Reading was once the home of one of the country’s most extensive railroad systems, the Reading Railroad, which has been forever immortalized in the board game Monopoly. Unsurprisingly, the city is, even today, inhabited mostly by mustachioed old men sporting top hats and bowties (nope, not really).
The city’s cost of living index (which takes into account things like consumer goods, utilities, groceries, travel expenses, and housing costs) is more than 15 percent lower than the national average, and it’s quite possible to find an apartment for less than $700.

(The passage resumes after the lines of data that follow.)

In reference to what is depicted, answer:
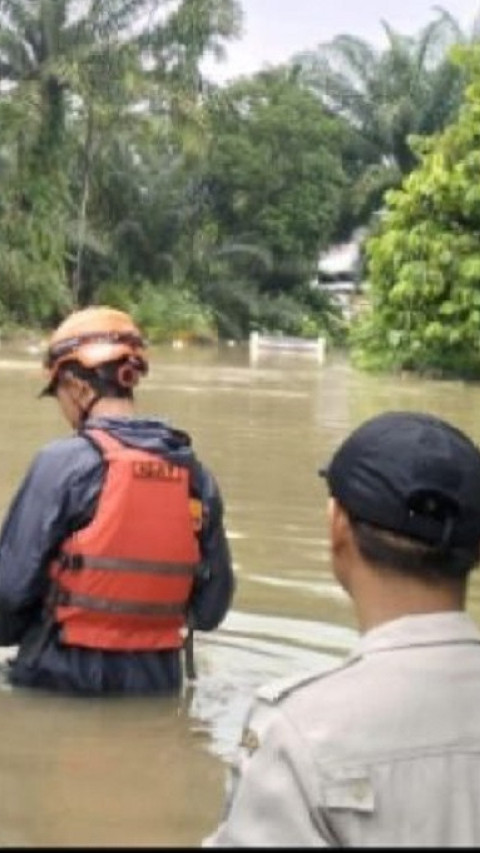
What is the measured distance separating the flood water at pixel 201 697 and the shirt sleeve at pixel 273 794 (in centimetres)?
238

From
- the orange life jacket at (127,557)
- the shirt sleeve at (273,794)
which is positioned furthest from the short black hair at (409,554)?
the orange life jacket at (127,557)

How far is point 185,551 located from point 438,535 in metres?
3.23

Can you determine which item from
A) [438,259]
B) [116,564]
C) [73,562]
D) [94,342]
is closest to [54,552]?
[73,562]

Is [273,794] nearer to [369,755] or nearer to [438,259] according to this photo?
[369,755]

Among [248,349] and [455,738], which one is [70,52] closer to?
[248,349]

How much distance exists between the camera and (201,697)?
588 cm

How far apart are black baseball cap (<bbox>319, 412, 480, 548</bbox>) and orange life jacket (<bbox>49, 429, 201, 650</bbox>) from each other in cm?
299

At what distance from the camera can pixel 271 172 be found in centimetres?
5156

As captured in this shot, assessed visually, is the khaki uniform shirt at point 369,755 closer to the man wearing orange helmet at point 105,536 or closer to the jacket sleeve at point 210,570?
the man wearing orange helmet at point 105,536

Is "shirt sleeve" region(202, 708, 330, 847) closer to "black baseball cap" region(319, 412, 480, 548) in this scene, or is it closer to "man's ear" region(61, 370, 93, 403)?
"black baseball cap" region(319, 412, 480, 548)

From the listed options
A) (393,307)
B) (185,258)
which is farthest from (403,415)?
(185,258)

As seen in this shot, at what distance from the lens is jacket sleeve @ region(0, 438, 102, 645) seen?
5129 mm

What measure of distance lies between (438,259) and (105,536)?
1015 inches

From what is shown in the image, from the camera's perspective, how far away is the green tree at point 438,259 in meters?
30.6
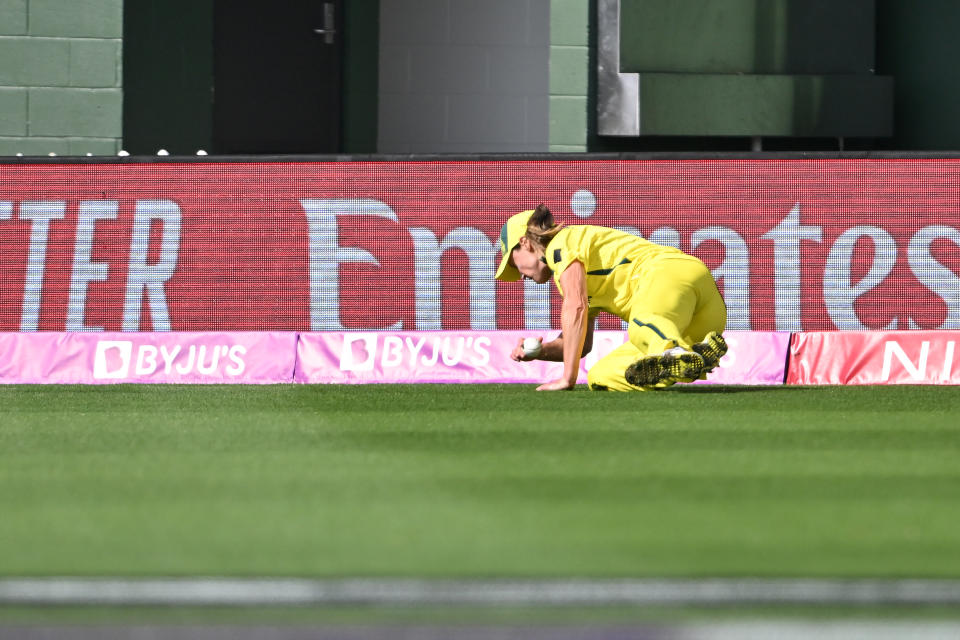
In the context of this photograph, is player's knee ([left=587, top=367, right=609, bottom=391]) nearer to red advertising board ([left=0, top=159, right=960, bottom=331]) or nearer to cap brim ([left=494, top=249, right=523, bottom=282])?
cap brim ([left=494, top=249, right=523, bottom=282])

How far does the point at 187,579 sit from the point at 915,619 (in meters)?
1.40

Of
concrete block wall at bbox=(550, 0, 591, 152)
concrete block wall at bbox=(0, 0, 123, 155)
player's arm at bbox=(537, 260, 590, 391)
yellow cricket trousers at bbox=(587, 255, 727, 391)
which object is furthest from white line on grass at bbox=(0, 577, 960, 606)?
concrete block wall at bbox=(550, 0, 591, 152)

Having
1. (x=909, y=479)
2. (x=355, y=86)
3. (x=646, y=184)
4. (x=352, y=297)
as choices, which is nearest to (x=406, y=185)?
(x=352, y=297)

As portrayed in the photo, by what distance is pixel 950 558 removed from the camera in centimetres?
316

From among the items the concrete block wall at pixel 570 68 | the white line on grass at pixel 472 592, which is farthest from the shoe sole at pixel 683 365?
the concrete block wall at pixel 570 68

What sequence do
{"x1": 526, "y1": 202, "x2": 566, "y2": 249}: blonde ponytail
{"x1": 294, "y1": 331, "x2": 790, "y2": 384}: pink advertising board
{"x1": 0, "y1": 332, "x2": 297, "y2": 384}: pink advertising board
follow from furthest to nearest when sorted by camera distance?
1. {"x1": 0, "y1": 332, "x2": 297, "y2": 384}: pink advertising board
2. {"x1": 294, "y1": 331, "x2": 790, "y2": 384}: pink advertising board
3. {"x1": 526, "y1": 202, "x2": 566, "y2": 249}: blonde ponytail

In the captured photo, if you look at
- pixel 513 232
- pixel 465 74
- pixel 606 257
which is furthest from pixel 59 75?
pixel 606 257

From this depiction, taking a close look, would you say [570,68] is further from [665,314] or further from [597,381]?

Downtown Reading has made major strides attracting visitors and new residents, and area attractions now include a performing arts venue, massive art center, IMAX cinema, and numerous concert venues, museums, and a symphony orchestra. The city is also dotted with pubs and clubs to appease night owls, meaning you’ll have much more to do in Reading than sit around your apartment twiddling your thumbs and playing Monopoly. Or reading.
The BARTA city busses run 21 routes throughout Reading and the surrounding areas, but unless you live downtown, where public transit is more readily available, we strongly suggest you bring along your own set of wheels. Even in the more walker-friendly areas, like West Reading and Wyomissing, your best bet is driving, since the city’s restaurants, stores, banks, etc. are mostly spread out and not entirely conducive to foot traffic.
Absolutely! There’s no such thing as a “renting season” in Reading, so you don’t have to worry about playing the waiting game to find the best available deals. You’re extremely unlikely to encounter waiting lists or landlords who demand exorbitant move-in fees, either. Apartment specials do pop up frequently and some property managers cover tenants’ utility bills. In other words, seek and ye shall find, and don’t settle for an apartment until you’re positive it’s perfect for you, because plenty others are available (in fact, 12 percent of residences are currently unoccupied).
Landlords have different policies regarding pets, roommates, and even guests in some cases, so make sure you read and understand every detail of your lease before putting your stamp of approval on it. Also, don’t assume your apartment is in tip-top shape and ready for you to occupy it. Give your apartment a solid inspection to make sure time has treated it kindly enough. Run the furnace and air-conditioning units to make sure they function properly, check your pipes, faucets, toilets, sinks and showerheads for leaks, drips, etc., and examine the walls, ceilings, and floors for cracks, watermarks, or noticeable blemishes.
Finally, best of luck, happy hunting, and welcome to the Keystone State!